- You must make the `etiquette` package importable by placing it in one of your lib paths because I have not made a setup.py yet. Rather than actually moving the folder I just use filesystem junctions.
- Run `python etiquette_flask_launch.py [port]` to launch the flask server. Port defaults to 5000 if not provided.
- Run `python -i etiquette_repl.py` to launch the Python interpreter with the PhotoDB pre-loaded into a variable called `P`. Try things like `P.new_photo` or `P.digest_directory`.
You may notice that Etiquette doesn't have a version number anywhere. That's because I don't think it's ready for one. I am using this project to learn and practice, and breaking changes are very common.
Ideally the backend should be frontend-agnostic. Even though the Flask interface is my primary interest, it should not feel like it must be the only one. Therefore I place it in this folder to indicate that other frontends are possible too.
-`etiquette_flask`
This folder represents the flask server as somewhat of a black box, in the sense that you can move it around and just run the contained launch file.
- Add some way to support large image albums without flooding the search results. Considering a "hidden" property so that a handful of representative images can appear in the search results, and the rest can be found on the actual Album page.
- Make the FFmpeg path configurable. Some kind of global config? Or part of the database config file? It's not like every photodb needs a separate one.
- When users have '%' or '#', etc. in their username, it is difficult to access their /user/ URL. I would prefer to fix it without simply blacklisting those characters.
- Currently, the Jinja templates are having a tangling influence on the backend objects, because Jinja cannot import my other modules like bytestring, but it can access the methods of the objects I pass into the template. As a result, the objects have excess helper methods. Consider making them into Jinja filters instead. Which is also kind of ugly but will move that pollution out of the backend at least.
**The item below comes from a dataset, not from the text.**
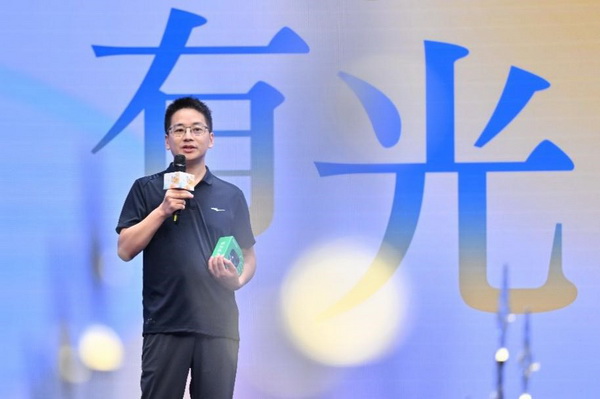 从“屏对屏”到“心连心”:2025中国医师节特别活动见证线上医患温情 从“屏对屏”到“心连心”:2025中国医师节特别活动见证线上医患温情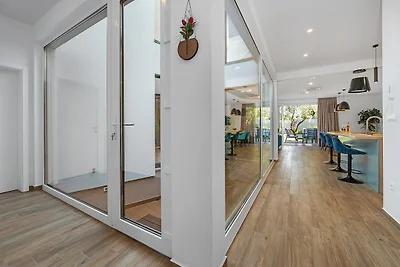 Villa met zwembad, speelkamer en tuin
- Use browser localstorage to act as a clipboard for holding photos, so that you can select them on one tab and move them into an album on another, etc.
- Perhaps instead of actually deleting objects, they should just have a `deleted` flag, to make easy restoration possible. Also consider regrouping the children of restored Groupables if those children haven't already been reassigned somewhere else.
- Add a new table to store permanent history of add/remove of tags on photos, so that accidents or trolling can be reversed.
- Currently, the photo clipboard only stores IDs and therefore when we construct the clipboard tray elements we cannot provide more rich information like filename, the user is only presented with a list of IDs which they probably don't care about. Should the localstorage cache some other more user-friendly information?
- Improve transaction rollbacking. I'm not satisfied with the @transaction decorator because sometimes I want to use exceptions as control flow without them rolling things back. Context managers are good but it's a matter of how abstracted they should be.
Here are some thoughts about the kinds of features that need to exist within the permission system. I don't know how I'll actually manage it just yet. Possibly a `permissions` table in the database with `user_id | permission` where `permission` is some reliably-formatted string.
- Preventing logged out users from viewing any page except root and /login.